Every record below should be written out exactly; pictures stay out.

══ MATERIAL SUPPLIED

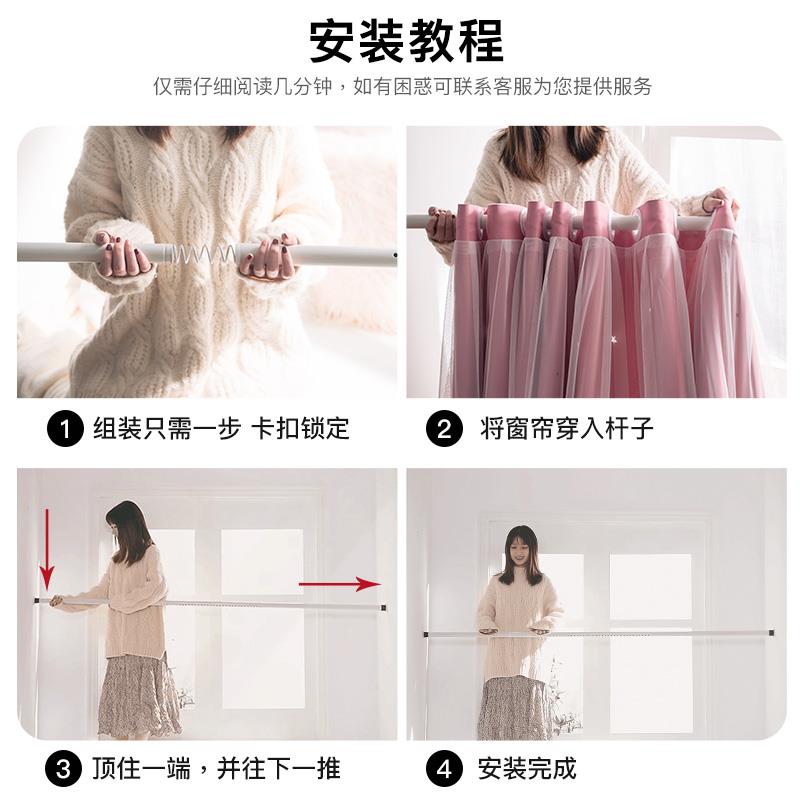 安装教程

仅需仔细阅读几分钟，如有困惑可联系客服为您提供服务

1 组装只需一步 卡扣锁定

2 将窗帘穿入杆子

3 顶住一端，并往下一推

4 安装完成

════

SOLUTION TO THE PROBLEM:
 安装教程

仅需仔细阅读几分钟，如有困惑可联系客服为您提供服务

1 组装只需一步 卡扣锁定

2 将窗帘穿入杆子

3 顶住一端，并往下一推

4 安装完成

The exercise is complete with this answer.